Rather, Voodoo Island is a mess of a movie that makes little sense. It begins with Boris Karloff as Phillip Knight, professional skeptic, who is hired by a wealthy industrialist to investigate an island the industrialists plans to develop into a luxury vacation getaway. Knight is eager to get to work and assemble his team to debunk the supposedly supernatural occurrences on the island. Knight's team includes the only crew member to return alive from the last surveying team sent to the island, but this crew member isn't very useful as he returned in a catatonic, "zombie-like" state.

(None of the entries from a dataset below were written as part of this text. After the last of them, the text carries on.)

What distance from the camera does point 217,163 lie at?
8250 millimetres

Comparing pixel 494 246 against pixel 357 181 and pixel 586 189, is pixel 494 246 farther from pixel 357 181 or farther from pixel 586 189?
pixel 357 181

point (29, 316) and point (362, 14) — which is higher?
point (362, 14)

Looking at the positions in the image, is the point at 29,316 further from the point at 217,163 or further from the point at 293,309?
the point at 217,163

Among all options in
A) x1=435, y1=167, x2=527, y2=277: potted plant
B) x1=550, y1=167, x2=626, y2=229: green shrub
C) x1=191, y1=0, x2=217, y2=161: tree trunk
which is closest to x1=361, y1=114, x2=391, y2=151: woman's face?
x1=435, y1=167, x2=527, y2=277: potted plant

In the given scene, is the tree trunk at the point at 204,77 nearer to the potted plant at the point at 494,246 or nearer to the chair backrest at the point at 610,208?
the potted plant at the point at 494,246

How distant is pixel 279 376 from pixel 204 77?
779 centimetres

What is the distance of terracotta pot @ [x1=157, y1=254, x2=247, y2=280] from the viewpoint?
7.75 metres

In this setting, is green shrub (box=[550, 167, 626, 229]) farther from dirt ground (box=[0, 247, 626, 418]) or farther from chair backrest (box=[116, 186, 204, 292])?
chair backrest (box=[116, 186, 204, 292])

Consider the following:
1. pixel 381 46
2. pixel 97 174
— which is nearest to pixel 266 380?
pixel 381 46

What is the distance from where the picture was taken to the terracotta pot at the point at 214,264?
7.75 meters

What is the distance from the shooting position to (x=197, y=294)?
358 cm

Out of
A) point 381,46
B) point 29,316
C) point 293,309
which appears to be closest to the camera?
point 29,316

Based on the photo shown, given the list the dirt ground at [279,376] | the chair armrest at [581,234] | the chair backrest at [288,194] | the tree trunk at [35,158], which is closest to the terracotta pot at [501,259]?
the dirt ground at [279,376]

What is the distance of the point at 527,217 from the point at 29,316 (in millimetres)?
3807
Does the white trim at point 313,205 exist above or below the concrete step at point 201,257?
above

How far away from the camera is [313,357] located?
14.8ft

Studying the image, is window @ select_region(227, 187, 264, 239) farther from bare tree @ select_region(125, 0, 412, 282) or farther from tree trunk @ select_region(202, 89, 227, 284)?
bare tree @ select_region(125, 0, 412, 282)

This character, we presume because of the title, has been turned into a zombie by the power of voodoo. At first, he seems to be under some kind of spell, reacting oddly to music and the sight of psuedo-voodoo dolls seen along the way. He may be under some kind of spell, but the movie is so convoluted and disorganized that his character and purpose is never explained. There's not enough here to say he is, in fact, a zombie. At the end of the film, another character falls into the same catatonic, "zombie-like" state, but this is clearly not the work of magic but rather the trauma of witnessing the horrors on the island. As far as I'm concerend, there's not enough to suggest either is a zombie.

What does the rest of the movie have going for it? Very little. It's poorly paced and the voodoo angle makes no sense. In fact, voodoo barely plays a role in the picture. When it does, it looks nothing like genuine voodoo or even the bastardized movie version of voodoo. For one, the film clearly takes place on the Pacific Islands and not anywhere where voodoo exists. Second, voodoo is never really a presence in the film. Characters spend more time fighting with goofy-looking and oddly-sexual carnivorous plants. The plants, created by special effects out of inflatable tubes and balloons, kill most of the trespassers on the island as well as some of the "voodoo"-practicing natives. Voodoo Island can't figure out if it wants to be an uncanny mystery, voodoo exploitation tale, or monster plant movie. As a result, it becomes a whole lot of nothing.





There's some unintentional hilarity in watching actor Rhodes Reason lay on some thick machismo in the awkward love story between his character Matthew Gunn and Knight's assistant Sarah Adams (Beverly Tyler), but the majority of the movie is a sad bore.

A poor film in Karloff's career and and even poorer attempt at a voodoo zombie film.

1 comment:

  1. I definitely agree with your rating of this movie. It's not very good. It's kind of depressing because Karloff is such a stellar draw, but even his presence couldn't save this movie (oh well . . . I'm more of a Lugosi fan anyway . . . ).

    Although I would still say this movie is "zombie enough" to be counted amongst the pre-Romero-era zombie films. It's a stretch, but back then, most of these movies were stretching the definition of what a zombie is anyway.

    Either way, both you and I probably spent more time talking about this movie than it deserves!